In a letter Hatice Civelek called for help from the Turkish authorities and public, saying: “I am asking for your help as a person who lost her children, father, job and health. My only source of support, my husband Enes Civelek, has been experiencing serious psychological problems. I want him to be treated. Please, hear my voice.”
The woman said her husband also has other health problems such as diabetes and high cholesterol, which have worsened in prison.
In February Enes Civelek was handed down a sentence of 25 years, six months on charges of membership in a terrorist organization and leading a terrorist organization. The sentences were the upper limit for the crimes and were increased by half.
The Turkish government accuses the Gülen movement of masterminding a failed coup attempt on July 15, 2016 and labels it a “terrorist organization,” although the movement strongly denies involvement in the coup attempt or any terrorist activity.
Civelek, a former Turkish language teacher, has been behind bars since June 2017. His wife, Hatice, a primary school teacher, was one of the thousands of teachers who were removed from their jobs by a government decree issued in September 2016 due to alleged Gülen links.
In similar trials, courts handed down sentences to the defendants either on charges of membership in a terrorist organization or leading a terrorist organization.

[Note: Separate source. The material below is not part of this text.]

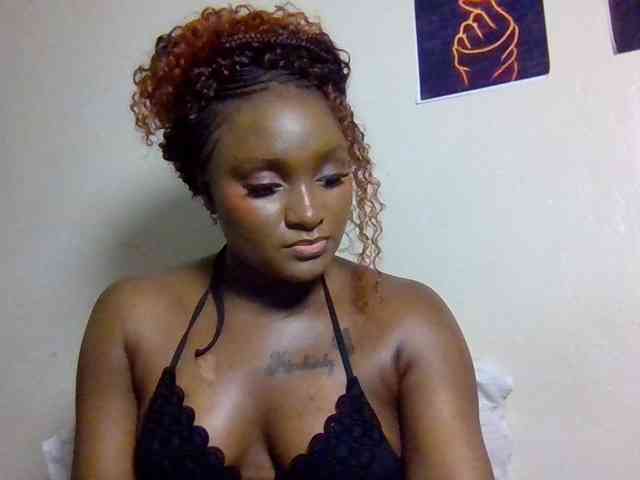 SweetKimmie webcam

In Civelek’s case, the court sentenced him on both charges.
The charges against Civelek stem from the time he served as an administrator of a Gülen-linked dormitory in Ankara’s Beypazarı district 13 years ago.
US-based Turkish-Islamic cleric Fethullah Gülen, who inspired the movement, strongly denied having any role in the failed coup and called for an international investigation into it, but Turkish President Recep Tayyip Erdoğan — calling the coup attempt “a gift from God” — and the government initiated a widespread purge aimed at cleansing sympathizers of the movement from within state institutions, dehumanizing its popular figures and putting them in custody.
Following the coup attempt, more than 150,000 people were removed from state jobs while in excess of 30,000 others were jailed and some 600,000 people have been investigated on allegations of terrorism due to alleged Gülen links.